Instruction
Print each of the rows below word for word, with no changes.

Exercise materials
>> begin

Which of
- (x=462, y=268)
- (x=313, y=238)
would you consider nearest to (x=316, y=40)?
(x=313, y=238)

>> end

Response
Which of
- (x=462, y=268)
- (x=313, y=238)
would you consider nearest to (x=316, y=40)?
(x=313, y=238)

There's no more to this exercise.